Understanding the genetic underpinnings of autism spectrum disorder (ASD) has long been a challenging yet critical area of research. ASD, a complex neurodevelopmental disorder, manifests itself in various ways, including intellectual disabilities, social and communication deficits, and delayed motor skills development. However, diagnosing ASD, particularly in younger children, remains elusive due to its spectrum nature and the absence of identifiable biomarkers.

Katherine’s project centered on investigating the role of genetics in ASD. Armed with the knowledge that ASD is influenced by a complex interplay of genetic and environmental factors, she delved into the Gene Expression Omnibus (GEO) database, where she meticulously analyzed data sets to discern patterns in gene expression between ASD individuals and neurotypical controls.

Katherine segregated the data into ASD and control groups and employed statistical techniques, notably the t-test, to identify genes that exhibited significant differential expression. Through rigorous analysis, Katherine pinpointed the top 250 genes with notable discrepancies in expression levels between the two groups.
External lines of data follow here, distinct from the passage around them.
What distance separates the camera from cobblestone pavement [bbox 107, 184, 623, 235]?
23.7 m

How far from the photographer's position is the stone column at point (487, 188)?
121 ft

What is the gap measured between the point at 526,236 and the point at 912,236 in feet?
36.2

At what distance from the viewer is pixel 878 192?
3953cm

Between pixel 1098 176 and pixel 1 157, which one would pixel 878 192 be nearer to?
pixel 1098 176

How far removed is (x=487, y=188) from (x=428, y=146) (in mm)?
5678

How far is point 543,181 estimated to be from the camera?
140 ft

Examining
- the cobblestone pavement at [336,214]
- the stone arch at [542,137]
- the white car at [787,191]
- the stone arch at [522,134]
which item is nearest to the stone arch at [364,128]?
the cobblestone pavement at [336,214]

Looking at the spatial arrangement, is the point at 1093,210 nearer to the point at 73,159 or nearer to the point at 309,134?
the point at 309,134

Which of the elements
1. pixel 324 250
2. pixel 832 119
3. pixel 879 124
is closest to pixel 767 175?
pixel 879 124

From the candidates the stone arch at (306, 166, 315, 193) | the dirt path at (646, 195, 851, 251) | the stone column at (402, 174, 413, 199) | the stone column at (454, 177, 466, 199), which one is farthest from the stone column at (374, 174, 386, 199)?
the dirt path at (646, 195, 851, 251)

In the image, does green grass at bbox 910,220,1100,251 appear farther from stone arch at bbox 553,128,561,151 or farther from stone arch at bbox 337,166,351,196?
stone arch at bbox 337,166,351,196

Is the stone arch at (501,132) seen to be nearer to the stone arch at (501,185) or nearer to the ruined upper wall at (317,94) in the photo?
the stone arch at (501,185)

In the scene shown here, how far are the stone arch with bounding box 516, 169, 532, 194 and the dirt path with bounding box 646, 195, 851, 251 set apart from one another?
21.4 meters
Leveraging the STRING database, Katherine constructed gene interaction networks to unravel the intricate web of molecular relationships. This approach not only highlighted individual genes but also illuminated broader biological pathways implicated in ASD pathogenesis.

Among the myriad of genes uncovered, two stood out prominently: ARF6 (ADP Ribosylation Factor 6) and PI3K (Phosphoinositide 3-kinase). These genes, Katherine discovered, were not only differentially expressed but also actively participated in three crucial pathways: RAS Signaling, Phospholipase D Signaling, and Salmonella Infection. Their involvement in fundamental cellular functions such as cell survival, proliferation, and cytokinesis underscored their potential significance in ASD pathology.

Furthermore, Katherine’s findings shed light on the role of T-cells, a type of white blood cell, in ASD. Through meticulous analysis, she uncovered a strong correlation between T-cells and the three pathways associated with ASD, particularly in processes involving inflammation and immune dysregulation.

Katherine’s project not only validated her hypothesis but also offered compelling evidence of the intricate genetic landscape underlying ASD. By elucidating the role of specific genes and pathways, her work paves the way for targeted interventions aimed at mitigating the symptoms and improving the quality of life for individuals with ASD.

Looking ahead, Katherine’s findings hold immense promise for the future of ASD research. Expanding on her discoveries could lead to the development of innovative immunotherapies designed to modulate gene expression and protect against immune-related dysfunctions. Moreover, further exploration of T-cell involvement in ASD could unravel new therapeutic targets and deepen our understanding of the disorder’s complex etiology.